A vereadora Magali Prazeres (MDB) solicitou uma reunião com a secretária de saúde, Genivalda Ronconi, mas esta não marcou e se recusa a responder perguntas de um ofício enviado pela parlamentar: por que o SAMU (Serviço de Atendimento Móvel de Urgência) está parado em Biguaçu desde outubro do ano passado.

E a coisa não para por aí. O governo federal vem repassando normalmente o dinheiro para custear esse serviço. “Tanto o prefeito quanto a secretária de saúde estão recusando responder a uma pergunta básica: onde eles estão gastando esse dinheiro se não tem SAMU?”

Magali observa que a prefeitura demitiu funcionários do SAMU em outubro passado sem prestar quaisquer esclarecimentos à Câmara de Vereadores. “A prefeitura rompeu o contrato com o ISEV (Instituto Saúde e Vida) e, dentro dos cortes, foram dispensados os socorristas do SAMU”, conta a vereadora.

O ISEV era aquela empresa contratada para administrar os postos de saúde do município. A prefeitura rompeu o contrato, mas esquiva-se terminantemente de responder inúmeros questionamentos com relação a vários detalhes tanto do contrato quanto dos pagamentos. E agora o “caldo” engrossou com a questão do cancelamento temporário do SAMU.

 

Genivalda Ronconi, secretária municipal de saúde, esquiva-se de dar explicações. (Foto Arquivo JBFoco)

 

SAMU: serviço paralisado em Biguaçu deste outubro do ano passado. (Foto Arquivo JBFoco)

CONTRATAÇÃO

E o “caldo” de problemas da saúde em Biguaçu tem um “ingrediente” a mais. Segundo a vereadora, a prefeitura contratou dois funcionários para atuar no SAMU.

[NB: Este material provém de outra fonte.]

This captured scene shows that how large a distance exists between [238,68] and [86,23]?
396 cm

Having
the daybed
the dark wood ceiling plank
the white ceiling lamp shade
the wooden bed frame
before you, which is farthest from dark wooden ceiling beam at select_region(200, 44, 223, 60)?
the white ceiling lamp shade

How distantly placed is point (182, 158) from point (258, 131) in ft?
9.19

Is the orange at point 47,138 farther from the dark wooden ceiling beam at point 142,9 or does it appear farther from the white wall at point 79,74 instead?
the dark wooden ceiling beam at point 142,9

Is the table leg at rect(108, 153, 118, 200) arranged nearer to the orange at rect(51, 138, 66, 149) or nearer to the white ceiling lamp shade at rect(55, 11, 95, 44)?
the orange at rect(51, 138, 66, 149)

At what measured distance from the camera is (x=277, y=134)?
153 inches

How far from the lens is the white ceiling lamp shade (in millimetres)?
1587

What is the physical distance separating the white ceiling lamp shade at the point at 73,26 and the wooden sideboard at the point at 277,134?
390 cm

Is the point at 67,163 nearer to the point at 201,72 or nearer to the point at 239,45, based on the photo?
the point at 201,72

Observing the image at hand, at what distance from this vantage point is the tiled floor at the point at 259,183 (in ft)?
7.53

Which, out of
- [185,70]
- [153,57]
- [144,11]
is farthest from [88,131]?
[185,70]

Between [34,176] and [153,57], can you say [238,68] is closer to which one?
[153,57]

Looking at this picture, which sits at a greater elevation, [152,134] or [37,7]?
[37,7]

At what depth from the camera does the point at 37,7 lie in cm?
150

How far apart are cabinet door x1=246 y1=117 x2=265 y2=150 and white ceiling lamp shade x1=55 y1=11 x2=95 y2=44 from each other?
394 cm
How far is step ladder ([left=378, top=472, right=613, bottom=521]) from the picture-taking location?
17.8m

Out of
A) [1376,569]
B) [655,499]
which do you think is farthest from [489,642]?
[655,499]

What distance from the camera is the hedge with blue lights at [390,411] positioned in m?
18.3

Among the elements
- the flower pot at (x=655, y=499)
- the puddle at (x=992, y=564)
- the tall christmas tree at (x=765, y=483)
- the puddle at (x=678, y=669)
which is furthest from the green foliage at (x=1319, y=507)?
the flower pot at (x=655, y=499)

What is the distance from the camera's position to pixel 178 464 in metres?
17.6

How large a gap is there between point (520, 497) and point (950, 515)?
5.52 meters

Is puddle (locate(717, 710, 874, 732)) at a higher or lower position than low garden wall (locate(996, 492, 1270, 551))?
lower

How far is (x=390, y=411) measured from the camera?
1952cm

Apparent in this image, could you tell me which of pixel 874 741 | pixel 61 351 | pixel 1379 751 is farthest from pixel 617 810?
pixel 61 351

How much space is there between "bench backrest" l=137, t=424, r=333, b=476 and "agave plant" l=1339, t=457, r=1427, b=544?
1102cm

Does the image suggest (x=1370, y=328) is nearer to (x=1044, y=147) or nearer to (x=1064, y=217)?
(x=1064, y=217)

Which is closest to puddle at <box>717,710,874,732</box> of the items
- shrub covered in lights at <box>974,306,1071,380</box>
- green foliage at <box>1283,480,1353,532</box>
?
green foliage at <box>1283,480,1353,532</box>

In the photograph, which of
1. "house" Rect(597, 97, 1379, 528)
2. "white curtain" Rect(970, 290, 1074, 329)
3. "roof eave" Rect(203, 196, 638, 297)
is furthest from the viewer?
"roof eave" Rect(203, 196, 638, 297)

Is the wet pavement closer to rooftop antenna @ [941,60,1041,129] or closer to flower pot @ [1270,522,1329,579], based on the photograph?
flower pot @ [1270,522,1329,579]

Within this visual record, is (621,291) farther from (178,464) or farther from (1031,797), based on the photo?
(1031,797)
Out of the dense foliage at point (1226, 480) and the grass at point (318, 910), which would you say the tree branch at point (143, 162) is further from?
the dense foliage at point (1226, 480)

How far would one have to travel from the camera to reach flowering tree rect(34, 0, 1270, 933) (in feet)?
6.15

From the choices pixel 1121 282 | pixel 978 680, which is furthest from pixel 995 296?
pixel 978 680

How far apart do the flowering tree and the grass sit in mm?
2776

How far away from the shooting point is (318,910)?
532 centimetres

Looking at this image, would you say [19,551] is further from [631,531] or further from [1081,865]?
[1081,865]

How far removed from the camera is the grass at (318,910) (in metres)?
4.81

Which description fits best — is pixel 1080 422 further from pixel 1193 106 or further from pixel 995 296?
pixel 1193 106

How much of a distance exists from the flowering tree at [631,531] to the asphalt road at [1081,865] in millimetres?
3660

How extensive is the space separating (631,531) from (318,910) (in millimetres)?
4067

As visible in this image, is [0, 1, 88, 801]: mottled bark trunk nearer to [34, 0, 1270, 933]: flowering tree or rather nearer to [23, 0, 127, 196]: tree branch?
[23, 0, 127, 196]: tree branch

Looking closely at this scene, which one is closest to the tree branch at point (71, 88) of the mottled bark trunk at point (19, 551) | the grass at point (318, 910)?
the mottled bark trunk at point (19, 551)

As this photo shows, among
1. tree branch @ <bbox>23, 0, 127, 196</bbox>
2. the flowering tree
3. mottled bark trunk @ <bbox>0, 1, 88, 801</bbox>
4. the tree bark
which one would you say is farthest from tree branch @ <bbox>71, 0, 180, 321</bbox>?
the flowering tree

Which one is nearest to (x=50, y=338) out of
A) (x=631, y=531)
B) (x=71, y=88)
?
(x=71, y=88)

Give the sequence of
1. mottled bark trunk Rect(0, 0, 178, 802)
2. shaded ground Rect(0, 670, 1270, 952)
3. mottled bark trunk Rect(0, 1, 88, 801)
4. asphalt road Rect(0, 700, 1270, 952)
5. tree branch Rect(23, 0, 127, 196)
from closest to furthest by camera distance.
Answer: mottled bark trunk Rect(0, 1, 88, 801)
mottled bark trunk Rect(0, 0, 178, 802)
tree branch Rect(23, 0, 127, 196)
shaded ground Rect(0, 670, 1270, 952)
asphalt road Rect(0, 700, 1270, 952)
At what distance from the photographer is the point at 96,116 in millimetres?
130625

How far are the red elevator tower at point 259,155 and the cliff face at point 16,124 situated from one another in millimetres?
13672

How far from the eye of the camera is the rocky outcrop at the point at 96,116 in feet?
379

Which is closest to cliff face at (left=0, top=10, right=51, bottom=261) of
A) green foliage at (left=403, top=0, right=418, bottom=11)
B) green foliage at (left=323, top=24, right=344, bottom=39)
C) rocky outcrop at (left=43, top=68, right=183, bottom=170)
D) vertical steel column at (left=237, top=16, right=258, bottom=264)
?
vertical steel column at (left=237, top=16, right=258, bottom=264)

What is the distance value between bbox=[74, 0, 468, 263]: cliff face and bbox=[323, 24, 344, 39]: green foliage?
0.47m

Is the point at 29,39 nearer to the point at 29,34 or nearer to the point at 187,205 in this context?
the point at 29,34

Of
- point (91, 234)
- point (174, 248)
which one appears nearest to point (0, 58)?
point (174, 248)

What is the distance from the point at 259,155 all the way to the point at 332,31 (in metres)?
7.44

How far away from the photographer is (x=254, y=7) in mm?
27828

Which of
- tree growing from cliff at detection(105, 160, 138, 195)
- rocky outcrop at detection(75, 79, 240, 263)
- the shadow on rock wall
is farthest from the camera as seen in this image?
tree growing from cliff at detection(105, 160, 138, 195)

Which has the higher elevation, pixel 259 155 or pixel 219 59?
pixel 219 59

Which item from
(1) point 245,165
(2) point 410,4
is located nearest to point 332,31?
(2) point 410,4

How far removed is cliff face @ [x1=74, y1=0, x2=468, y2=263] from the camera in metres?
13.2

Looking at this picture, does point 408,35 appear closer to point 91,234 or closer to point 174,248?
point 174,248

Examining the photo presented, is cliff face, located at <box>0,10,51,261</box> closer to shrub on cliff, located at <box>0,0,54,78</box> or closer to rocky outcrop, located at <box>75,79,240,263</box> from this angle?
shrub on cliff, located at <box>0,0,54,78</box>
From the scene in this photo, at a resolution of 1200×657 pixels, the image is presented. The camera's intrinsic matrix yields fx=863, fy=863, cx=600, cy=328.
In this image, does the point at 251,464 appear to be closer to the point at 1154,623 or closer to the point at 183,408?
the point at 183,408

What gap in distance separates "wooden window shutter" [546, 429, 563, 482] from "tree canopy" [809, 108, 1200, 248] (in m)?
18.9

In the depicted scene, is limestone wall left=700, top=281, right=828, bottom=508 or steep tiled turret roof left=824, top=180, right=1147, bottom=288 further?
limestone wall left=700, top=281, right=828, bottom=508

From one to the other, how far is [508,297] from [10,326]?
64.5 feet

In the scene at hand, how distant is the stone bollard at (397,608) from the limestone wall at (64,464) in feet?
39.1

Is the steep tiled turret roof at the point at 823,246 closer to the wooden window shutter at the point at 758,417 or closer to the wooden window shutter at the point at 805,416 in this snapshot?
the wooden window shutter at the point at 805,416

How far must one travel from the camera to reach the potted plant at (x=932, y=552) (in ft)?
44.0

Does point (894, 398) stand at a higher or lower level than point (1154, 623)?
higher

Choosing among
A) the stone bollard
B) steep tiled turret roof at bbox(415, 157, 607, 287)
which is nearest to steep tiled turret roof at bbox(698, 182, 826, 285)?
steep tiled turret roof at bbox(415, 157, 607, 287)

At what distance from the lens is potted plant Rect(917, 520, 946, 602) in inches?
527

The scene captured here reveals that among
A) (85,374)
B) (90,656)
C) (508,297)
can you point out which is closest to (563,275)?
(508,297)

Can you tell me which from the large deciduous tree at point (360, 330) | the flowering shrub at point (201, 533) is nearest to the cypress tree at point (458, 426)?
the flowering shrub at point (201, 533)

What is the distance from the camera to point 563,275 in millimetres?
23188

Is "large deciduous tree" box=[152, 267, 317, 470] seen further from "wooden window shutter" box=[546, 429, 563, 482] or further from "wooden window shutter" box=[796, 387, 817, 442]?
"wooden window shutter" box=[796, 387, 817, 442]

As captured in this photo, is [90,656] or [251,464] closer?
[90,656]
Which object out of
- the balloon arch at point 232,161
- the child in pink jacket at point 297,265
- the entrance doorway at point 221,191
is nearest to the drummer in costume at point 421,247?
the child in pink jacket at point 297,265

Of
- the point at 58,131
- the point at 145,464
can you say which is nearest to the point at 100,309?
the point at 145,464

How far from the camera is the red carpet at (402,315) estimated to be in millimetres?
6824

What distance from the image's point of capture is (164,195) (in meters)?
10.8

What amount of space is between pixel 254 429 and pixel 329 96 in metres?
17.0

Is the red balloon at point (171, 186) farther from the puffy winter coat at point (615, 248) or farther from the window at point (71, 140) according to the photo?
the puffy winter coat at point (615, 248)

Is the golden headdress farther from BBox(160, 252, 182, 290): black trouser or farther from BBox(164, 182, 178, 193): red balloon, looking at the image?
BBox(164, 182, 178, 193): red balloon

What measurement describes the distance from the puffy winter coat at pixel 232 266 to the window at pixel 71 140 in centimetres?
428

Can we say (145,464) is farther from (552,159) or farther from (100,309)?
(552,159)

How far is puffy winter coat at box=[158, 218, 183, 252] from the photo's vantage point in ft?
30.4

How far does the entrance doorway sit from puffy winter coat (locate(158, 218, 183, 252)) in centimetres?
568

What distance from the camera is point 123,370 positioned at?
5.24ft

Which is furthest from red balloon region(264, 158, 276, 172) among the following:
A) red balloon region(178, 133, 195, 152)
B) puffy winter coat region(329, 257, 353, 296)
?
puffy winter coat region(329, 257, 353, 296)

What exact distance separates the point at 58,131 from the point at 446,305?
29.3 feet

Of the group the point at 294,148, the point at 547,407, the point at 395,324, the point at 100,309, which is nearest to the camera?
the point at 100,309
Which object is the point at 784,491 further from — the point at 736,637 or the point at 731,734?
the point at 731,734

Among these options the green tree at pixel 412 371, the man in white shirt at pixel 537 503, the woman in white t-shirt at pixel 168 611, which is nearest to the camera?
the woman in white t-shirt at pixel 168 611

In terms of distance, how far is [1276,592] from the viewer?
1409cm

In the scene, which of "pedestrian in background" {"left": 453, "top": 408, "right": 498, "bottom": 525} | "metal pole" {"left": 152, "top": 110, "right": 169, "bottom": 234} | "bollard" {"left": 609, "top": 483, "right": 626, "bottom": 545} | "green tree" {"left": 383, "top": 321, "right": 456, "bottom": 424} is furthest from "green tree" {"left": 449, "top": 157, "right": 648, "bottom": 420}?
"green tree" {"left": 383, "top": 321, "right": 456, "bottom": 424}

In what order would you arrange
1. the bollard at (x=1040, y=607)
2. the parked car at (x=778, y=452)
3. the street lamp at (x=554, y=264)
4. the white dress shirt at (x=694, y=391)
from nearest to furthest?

Até aí, não deveria ser nada demais. Mas o problema é que a vereadora veio a descobrir que os dois funcionários não possuem os critérios mínimos estabelecidos por lei municipal em Biguaçu.

Essa lei estabelece que os funcionários do SAMU precisam ter uma experiência comprovada de dois anos de atendimento pré-hospitalar sem falar de outros conhecimentos específicos.

Se não vier a provar o contrário, conforme Magali, os dois funcionários contratados não preenchem esse critério e a parlamentar desconfia que a dita contratação nada mais, nada menos foi o famoso “contratar aliados políticos”, não importando se preenchem ou não pré-requisitos mínimos.

 

MANIFESTAÇÃO

Está programada uma manifestação na frente da prefeitura de Biguaçu no dia 5 de fevereiro. Magali soube que a prefeitura, para esvaziar esse movimento, mandou avisar que os serviços do SAMU serão regularizados dentro de poucos dias.

No entanto, Magali acredita que a manifestação ainda deva ser feita buscando dois objetivos. O primeiro exigir esclarecimentos onde foram investidos os repasses federais de outubro de 2018 a janeiro de 2019 para o SAMU. Em segundo, exigir a transparência, pois a administração do prefeito Ramon Wollinger (PSD) simplesmente não responde uma só pergunta. Já não responde vereadores, que são autoridades eleitas pela população. Agora imagine o cidadão comum.

 

POST SCRIPTUM: Recebemos a informação de que o SAMU voltou a funcionar em Biguaçu na tarde de hoje (quarta, 09/01/2019). No entanto, a prefeitura de Biguaçu não informou onde gastou os repasses do SAMU entre outubro de 2018 até hoje. Outras dúvidas também não foram esclarecidas.